- [Given passage]:
########

CELEX: 62013CN0107
Language: en
Date: 2013-03-04 00:00:00
Title: Case C-107/13: Request for a preliminary ruling from the Administrativen sad — Veliko Tarnovo (Bulgaria) lodged on 4 March 2013 — ‘FIRIN’ OOD v Direktsia ‘Obzhalvane i danachno-osiguritelna praktika’ — Veliko Tarnovo

4.5.2013   
            
            
               EN
            
            
               Official Journal of the European Union
            
            
               C 129/11
            
         Request for a preliminary ruling from the Administrativen sad — Veliko Tarnovo (Bulgaria) lodged on 4 March 2013 — ‘FIRIN’ OOD v Direktsia ‘Obzhalvane i danachno-osiguritelna praktika’ — Veliko Tarnovo
   (Case C-107/13)
   2013/C 129/19
   Language of the case: Bulgarian
   
      Referring court
   
   Administrativen sad — Veliko Tarnovo
   
      Parties to the main proceedings
   
   
      Applicant:‘FIRIN’ OOD
   
      Defendant: Direktsia ‘Obzhalvane i danachno-osiguritelna praktika’ — Veliko Tarnovo
   
      Questions referred
   
   
               1.
            
            
               In cases such as that in the main proceedings, in which value added tax connected with a payment made in advance for a future clearly defined taxable supply of goods is immediately and effectively deducted, are the provisions of Article 168(a), in conjunction with Article 65, Article 90(1) and Article 185(1), of Council Directive 2006/112/EC (1) of 28 November 2006 on the common system of value added tax to be consistently interpreted as meaning that, in light of a failure, for objective and/or subjective reasons, to render the principal counter-performance in accordance with the terms and conditions of supply, the right to deduct input tax at the date on which it is exercised must be refused?
            
         
               2.

########

- [Recorded information]:
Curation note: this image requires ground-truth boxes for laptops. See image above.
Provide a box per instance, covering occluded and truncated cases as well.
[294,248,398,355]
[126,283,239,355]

########

- [Task to carry out]:
Output, word for word, the portion of the Case C-107/13 ruling request that opens with the words containing "Questions referred" and closes with "must be refused?".

- [Reply]:
Questions referred
   
   
               1.
            
            
               In cases such as that in the main proceedings, in which value added tax connected with a payment made in advance for a future clearly defined taxable supply of goods is immediately and effectively deducted, are the provisions of Article 168(a), in conjunction with Article 65, Article 90(1) and Article 185(1), of Council Directive 2006/112/EC (1) of 28 November 2006 on the common system of value added tax to be consistently interpreted as meaning that, in light of a failure, for objective and/or subjective reasons, to render the principal counter-performance in accordance with the terms and conditions of supply, the right to deduct input tax at the date on which it is exercised must be refused?